Tell me about it. To many rules.

RJ
11-21-2009, 09:58 AM
You'd be gay if you took the list seriously.



FYP

Sure-Oz
11-21-2009, 10:00 AM
FYP

agreed...no one thinks about any of that shit or gives a shit, esp talking to a woman

Baby Lee
11-21-2009, 10:27 AM
Men -
1. We love Oral Sex
2. Don't lose the remote control
3. Cold Beer Heals all emotional and physical wounds
4. We love Oral Sex

I'm challenging Adam Corolla to the crown, no one on earth receives oral as good as me.

luv
11-21-2009, 10:37 AM
Did a man write these?

#6 - deifinitely yes
#29 - definitely no

Donger
11-21-2009, 10:53 AM
Did a man write these?

LMAO

I had the same thought about ten or so in.

Rain Man
11-21-2009, 11:29 AM
Well, at least I've got #41 covered.

Demonpenz
11-21-2009, 11:37 AM
why can't people use fine correctly?
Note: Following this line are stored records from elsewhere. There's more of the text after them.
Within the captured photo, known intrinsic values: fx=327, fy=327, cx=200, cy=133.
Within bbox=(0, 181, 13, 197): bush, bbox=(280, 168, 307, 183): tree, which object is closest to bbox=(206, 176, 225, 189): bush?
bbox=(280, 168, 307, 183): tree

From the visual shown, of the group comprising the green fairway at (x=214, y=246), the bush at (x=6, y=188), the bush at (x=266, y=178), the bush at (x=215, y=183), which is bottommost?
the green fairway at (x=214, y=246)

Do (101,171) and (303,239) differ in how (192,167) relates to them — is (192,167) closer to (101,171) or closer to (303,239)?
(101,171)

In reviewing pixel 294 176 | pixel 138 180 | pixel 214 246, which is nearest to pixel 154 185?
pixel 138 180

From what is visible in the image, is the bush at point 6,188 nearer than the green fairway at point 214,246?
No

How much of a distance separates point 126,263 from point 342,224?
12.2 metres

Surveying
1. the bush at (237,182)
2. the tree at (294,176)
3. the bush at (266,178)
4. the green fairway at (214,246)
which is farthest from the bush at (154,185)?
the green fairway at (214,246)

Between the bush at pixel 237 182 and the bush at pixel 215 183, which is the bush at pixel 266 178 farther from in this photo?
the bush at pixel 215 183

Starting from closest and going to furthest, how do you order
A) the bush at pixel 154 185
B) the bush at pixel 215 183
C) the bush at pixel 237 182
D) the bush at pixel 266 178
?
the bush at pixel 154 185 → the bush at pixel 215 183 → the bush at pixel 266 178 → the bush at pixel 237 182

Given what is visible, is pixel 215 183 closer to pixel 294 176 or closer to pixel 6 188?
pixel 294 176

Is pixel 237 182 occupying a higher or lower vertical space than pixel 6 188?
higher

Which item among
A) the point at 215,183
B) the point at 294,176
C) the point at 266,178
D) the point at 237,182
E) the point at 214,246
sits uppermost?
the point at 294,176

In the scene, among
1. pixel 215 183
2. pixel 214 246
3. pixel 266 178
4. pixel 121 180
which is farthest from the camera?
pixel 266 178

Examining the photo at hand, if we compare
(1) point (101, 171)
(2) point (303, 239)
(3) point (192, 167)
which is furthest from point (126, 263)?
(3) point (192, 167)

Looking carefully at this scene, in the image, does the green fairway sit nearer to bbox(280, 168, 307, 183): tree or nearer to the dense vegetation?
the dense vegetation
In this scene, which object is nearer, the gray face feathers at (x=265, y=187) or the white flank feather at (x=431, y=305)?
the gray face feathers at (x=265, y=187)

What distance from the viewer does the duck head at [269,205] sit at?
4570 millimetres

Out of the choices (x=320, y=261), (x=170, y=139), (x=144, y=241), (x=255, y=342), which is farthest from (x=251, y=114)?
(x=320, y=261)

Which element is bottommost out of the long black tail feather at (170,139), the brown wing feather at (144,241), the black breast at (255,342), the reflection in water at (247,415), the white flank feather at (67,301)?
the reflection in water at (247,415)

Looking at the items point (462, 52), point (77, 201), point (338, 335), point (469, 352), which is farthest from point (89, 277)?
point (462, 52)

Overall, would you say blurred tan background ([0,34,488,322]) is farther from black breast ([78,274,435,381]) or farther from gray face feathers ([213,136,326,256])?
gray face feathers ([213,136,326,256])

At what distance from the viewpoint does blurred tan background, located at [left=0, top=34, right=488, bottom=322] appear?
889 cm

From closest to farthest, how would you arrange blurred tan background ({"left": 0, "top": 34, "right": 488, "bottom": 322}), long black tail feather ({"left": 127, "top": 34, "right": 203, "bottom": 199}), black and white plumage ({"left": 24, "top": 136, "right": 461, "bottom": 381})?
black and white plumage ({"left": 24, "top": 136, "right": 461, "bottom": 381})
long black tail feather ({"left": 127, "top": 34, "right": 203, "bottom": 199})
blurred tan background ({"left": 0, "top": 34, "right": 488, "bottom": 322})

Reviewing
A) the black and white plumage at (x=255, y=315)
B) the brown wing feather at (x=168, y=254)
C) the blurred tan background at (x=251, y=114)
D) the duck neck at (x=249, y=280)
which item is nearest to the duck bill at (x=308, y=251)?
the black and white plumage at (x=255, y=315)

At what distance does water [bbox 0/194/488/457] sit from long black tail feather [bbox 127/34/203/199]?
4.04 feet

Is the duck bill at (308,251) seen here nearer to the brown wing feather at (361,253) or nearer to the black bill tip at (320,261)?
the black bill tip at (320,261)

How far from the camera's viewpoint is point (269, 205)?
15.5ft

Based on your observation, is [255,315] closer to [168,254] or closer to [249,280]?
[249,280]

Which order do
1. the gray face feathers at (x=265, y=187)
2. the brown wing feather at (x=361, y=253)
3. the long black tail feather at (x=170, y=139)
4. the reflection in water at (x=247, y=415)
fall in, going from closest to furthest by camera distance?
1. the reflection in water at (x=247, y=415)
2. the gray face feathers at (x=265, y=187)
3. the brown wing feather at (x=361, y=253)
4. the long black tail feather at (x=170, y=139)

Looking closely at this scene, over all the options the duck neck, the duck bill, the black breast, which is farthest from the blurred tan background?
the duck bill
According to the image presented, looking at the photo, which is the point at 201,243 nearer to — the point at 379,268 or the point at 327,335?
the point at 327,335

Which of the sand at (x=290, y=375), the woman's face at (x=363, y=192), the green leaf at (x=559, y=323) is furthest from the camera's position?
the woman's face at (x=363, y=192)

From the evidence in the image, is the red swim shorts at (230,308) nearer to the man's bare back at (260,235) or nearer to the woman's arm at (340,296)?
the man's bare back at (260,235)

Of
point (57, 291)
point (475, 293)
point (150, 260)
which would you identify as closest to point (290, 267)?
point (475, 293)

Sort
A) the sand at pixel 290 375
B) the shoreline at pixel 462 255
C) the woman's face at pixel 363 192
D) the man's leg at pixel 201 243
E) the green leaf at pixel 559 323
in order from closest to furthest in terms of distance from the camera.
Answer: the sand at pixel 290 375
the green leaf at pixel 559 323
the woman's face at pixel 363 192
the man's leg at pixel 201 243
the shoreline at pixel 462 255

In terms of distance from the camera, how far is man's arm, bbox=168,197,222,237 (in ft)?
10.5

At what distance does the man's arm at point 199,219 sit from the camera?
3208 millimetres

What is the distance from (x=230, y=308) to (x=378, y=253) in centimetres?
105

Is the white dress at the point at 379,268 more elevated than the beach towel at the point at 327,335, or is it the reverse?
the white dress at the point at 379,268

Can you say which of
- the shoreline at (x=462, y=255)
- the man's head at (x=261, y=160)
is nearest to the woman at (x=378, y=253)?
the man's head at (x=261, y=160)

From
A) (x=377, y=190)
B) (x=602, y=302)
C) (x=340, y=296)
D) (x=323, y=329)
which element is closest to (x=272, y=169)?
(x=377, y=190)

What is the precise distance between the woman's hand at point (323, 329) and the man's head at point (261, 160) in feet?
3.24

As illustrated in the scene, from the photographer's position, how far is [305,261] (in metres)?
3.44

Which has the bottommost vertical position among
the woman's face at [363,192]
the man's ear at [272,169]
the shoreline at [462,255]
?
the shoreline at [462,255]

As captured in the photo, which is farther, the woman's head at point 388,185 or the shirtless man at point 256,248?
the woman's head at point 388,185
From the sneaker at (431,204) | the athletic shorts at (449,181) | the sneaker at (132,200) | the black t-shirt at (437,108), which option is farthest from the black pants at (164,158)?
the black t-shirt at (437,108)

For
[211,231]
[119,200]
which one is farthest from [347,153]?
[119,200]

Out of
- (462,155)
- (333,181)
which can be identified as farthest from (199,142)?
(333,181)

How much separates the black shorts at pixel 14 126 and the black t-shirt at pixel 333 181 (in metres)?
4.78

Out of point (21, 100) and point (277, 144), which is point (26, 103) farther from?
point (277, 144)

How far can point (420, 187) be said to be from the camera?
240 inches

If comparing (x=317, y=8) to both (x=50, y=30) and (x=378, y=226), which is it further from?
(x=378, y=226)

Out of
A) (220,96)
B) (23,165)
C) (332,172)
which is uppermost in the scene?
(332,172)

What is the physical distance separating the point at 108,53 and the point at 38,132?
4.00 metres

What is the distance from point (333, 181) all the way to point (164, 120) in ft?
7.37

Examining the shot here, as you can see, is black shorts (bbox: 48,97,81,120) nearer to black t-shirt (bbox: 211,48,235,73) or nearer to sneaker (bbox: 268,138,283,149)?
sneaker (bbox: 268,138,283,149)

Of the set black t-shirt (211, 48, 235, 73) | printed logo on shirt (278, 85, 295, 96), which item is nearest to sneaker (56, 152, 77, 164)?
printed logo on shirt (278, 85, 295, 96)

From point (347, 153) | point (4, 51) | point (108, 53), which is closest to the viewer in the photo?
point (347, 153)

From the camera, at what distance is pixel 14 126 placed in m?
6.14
Would you rather have a good wine or fine wine, rather have a good car fine car

Rain Man
11-21-2009, 11:49 AM
why can't people use fine correctly? Would you rather have a good wine or fine wine, rather have a good car fine car

Would you rather have Larry Fine or Moe Howard?

scott free
11-21-2009, 12:43 PM
too much shit

LOL, exactly... chicks, they're just like Bill Murray in 'What About Bob'... 'I WANT I WANT!, I NEED I NEED!'.

Men could trim that huge list down to about 3 things that they need to know about us.

bayarealightning
11-21-2009, 12:51 PM
Confirm, deny or ridicule, ladies?

http://fabandfurious.com/?p=187



23. You should never tell me what to do.

I just wonder why this doesn't work both ways!?

LaChapelle
11-21-2009, 12:55 PM
#1) Stop being playdough

Raised On Riots
11-21-2009, 02:28 PM
Too much work for Planet attention-span.

jjjayb
11-21-2009, 04:04 PM
You'd be a better mate and lover if you took the list seriously.

Coming from the 40 year old virgin? I've been happily married for 10+ years. I don't need a bullshit list to tell me how to be a great mate and lover.

Count Zarth
11-21-2009, 07:41 PM
Coming from the 40 year old virgin? I've been happily married for 10+ years. I don't need a bullshit list to tell me how to be a great mate and lover.

Your wife is miserable, though.

jjjayb
11-21-2009, 07:58 PM
Your wife is miserable, though.

Nope. She's very happy. I just got her a new vacuum. Now she'll have more time to do the ironing and cooking. ;)

Count Zarth
11-21-2009, 08:23 PM
Nope. She's very happy. I just got her a new vacuum. Now she'll have more time to do the ironing and cooking. ;)

She's crying inside. When was the last time you even had a blowjob?